SAMC bemoans chained media in region
LAHORE (May 04 2007): On the World Press Freedom Day, May 3, the South Asia Media Commission (SAMC) Wednesday bemoaned the killing of four journalists in the region where it said media freedom suffered continued decline.
Afghan journalist Ajmal Nakshbandi and his associate Sayed Agha, a media worker, and Selvarajah Rajivarnam, a reporter for Tamil newspaper Uthayan, and Chandraboas, editor of the Tamil-language monthly magazine Nilam, in Sri Lanka were killed this year.
Also for publication of two articles, Editor of Minivan Daily, Aminath Najeeb, faces charges of disobedience to order which may hand her down 18 months in jail if she is found guilty. A third charge is also pending but the government has so far not identified the offending article.
Ms Najeeb says she is “dead scared” she will be jailed. “If I am sent to prison, I fear for my life,” she said. “May 3 serves as a reminder that our right to freedom of expression is all too often violated – and that many journalists face jail or even death to give us each day our daily news,” the South Asia Media Commission (SAMC) said in a statement.
Freedom of expression is a fundamental human right, as outlined in article 19 of the Universal Declaration of Human Rights, which says “everyone has the right to freedom of opinion and expression; that this right includes freedom to hold opinions without interference and to seek, receive and impart information and ideas through any media and regardless of frontiers”.

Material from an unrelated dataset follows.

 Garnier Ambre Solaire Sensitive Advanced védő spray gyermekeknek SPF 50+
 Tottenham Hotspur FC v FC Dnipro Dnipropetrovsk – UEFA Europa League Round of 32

“World Press Freedom Day reminds both citizens and governments that they need to reaffirm this right “as an essential foundation of the information society”, N Ram, the Chairperson of the Commission, and Najam Sethi, the Secretary General, said in a statement.
“But violence, psychological and physical, threats to life and livelihood, kidnapping, detention and expulsion, arrests and detentions continued for media persons during the first quarter of 2007 in South Asia. Media houses like Geo in Pakistan and Star in India were vandalised and media products robbed, banned and banished. Commercial advertisements and newsprint were used to bully media management’s to submit to the whims and wishes of those in authority.
The Pakistan Electronic Media Regulatory Authority pressured the private Aaj TV channel in Pakistan to toe the government line by temporarily suspending its transmission after issuing a show-cause notice for what it said violating the rules and regulations by broadcasting talk-shows, debates and news about the judicial crisis in the country,” the Commission’s regional co-ordinator Husain Naqi lamented.
“Resort to violence against the media during the first quarter of 2007 was considered as an effective instrument to bully and intimidate it for enforcing a cover-up to the misdeeds of perpetrators and force tilt in media coverage for the activities of their organisations,” he said.
The South Asia Media Commission is a new media watchdog formed in April this year to monitor journalists’ safety and violation of media rights. It is envisaged to promptly respond to such violations to press for remedial action.